As soon as you assume or say “I think” you most likely have eaten more calories than you thought. Hence, your meal you thought was 350 calories was truly 375, a difference of 25 more calories. Now add that up over every meal and in one year those hidden calories have worked their magic on your waistline. This is not my research but research that has been done by Wansink and his team at Cornell Food and Brand Lab. Surprised? So was I.

We all try to do what is right when it comes to our health, and even the healthier foods we consume gives us a false sense of security, and those hidden calories can add up. So who’s to blame, Subway, McDonalds, and Papa John’s Pizza? The answer is you.

As consumers we need to take more responsibility for portion control. It all goes back to reading and understanding food labels. You may be telling yourself that you are following the portion guidelines on the package. Are you really reaching for your scales, measuring cup and spoons and portioning everything? Large companies are basing their bottom lines on the idea that you’re not, and Americans’ waistlines are proof of it.

It’s hard to swallow (no pun intended), but we are to blame for those hidden calories. However, all is not lost.
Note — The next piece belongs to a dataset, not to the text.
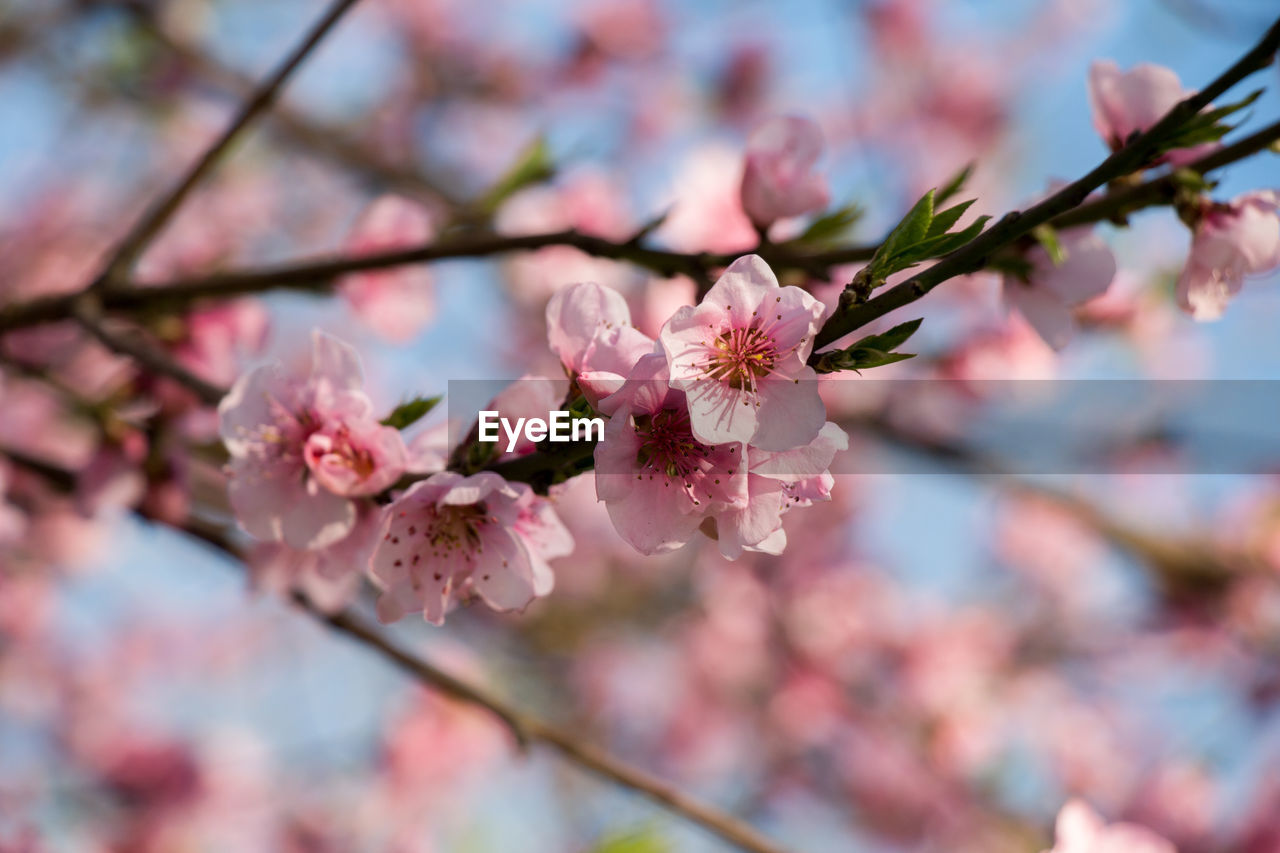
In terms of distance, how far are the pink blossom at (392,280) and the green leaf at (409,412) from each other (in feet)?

When it comes to calories, it all adds up over time and taking the extra step and following the correct portion sizes will benefit your health and waistline.
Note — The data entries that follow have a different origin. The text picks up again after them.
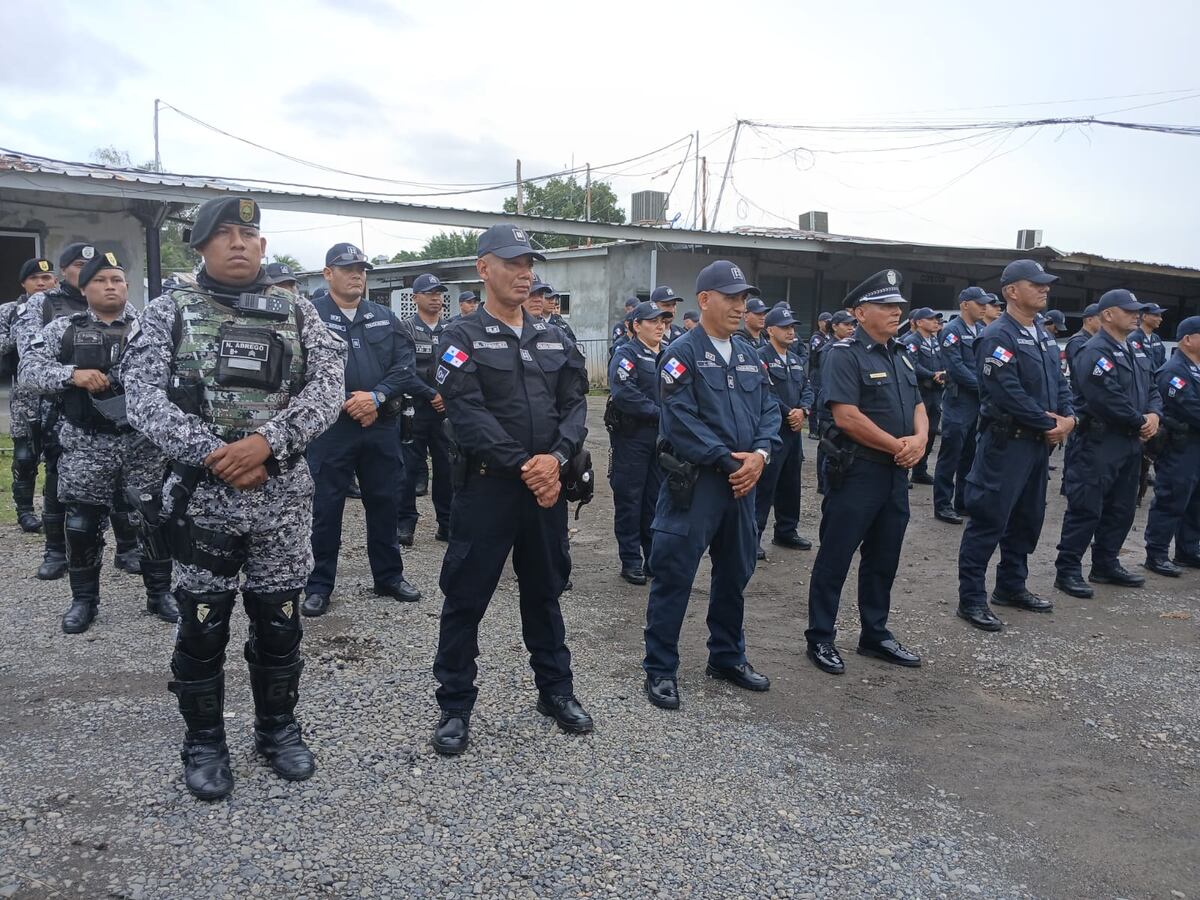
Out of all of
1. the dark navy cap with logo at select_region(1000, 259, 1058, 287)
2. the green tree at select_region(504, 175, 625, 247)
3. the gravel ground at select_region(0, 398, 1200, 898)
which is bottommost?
the gravel ground at select_region(0, 398, 1200, 898)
Here are a couple of pointers to help with portion control:

• Many companies now have preportioned packs — yes they are a little more expensive, but the measuring is already done.
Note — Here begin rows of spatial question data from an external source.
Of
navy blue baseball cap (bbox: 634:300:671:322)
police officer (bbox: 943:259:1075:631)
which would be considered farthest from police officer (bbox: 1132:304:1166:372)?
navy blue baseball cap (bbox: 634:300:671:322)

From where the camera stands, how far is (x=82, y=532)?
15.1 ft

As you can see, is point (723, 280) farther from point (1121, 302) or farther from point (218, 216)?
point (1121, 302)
• If you buy food in bulk, as soon as you get home, divide the food into separate portions in airtight containers or resealable bags.

Cook Smarter…

CHEF DAVE FOUTS is an Edmond resident and a nationally known speaker in the bariatric weight-loss industry. He also is the author of four cookbooks. Share your recipes with Chef Dave and he may feature you in a future column. E-mail him at

chefdave@edmondsun.com.

good eats

recipe

Chef dave’s Hearty Hamburger Soup

10 servings

Ingredients:

1 1/2 pounds lean ground beef

1 medium onion, minced

4 medium carrots, minced

3 celery stalks, thinly sliced

1/2 cup barley

1 (28 ounce) can diced tomatoes

2 cups water

3 (10 ounce) cans low sodium beef broth

1 (10.75 ounce) can condensed tomato soup

1 bay leaf

1 tablespoon parsley

1 teaspoon minced garlic

1/2 teaspoon dried thyme

Ground black pepper, to taste

Directions:

Heat a large soup pot over medium-high heat; crumble in the ground beef.

Cook and stir until the beef is evenly browned and no longer pink.

Drain, and discard any excess fat.

Stir in the onion, carrots, celery and barley.

Pour in diced tomatoes, water, broth and tomato soup.

Season with bay leaf, parsley, garlic, thyme and pepper.

Bring to a boil. Reduce heat, and cover; simmer for 2 hours, stirring frequently.

Remove bay leaf before serving.

Nutrition information: (per serving) 250 calories, 17 g protein, 11 g fat (4 g saturated), 45 mg cholesterol, 20 g carbohydrate, 3 g fiber, 490 mg sodium.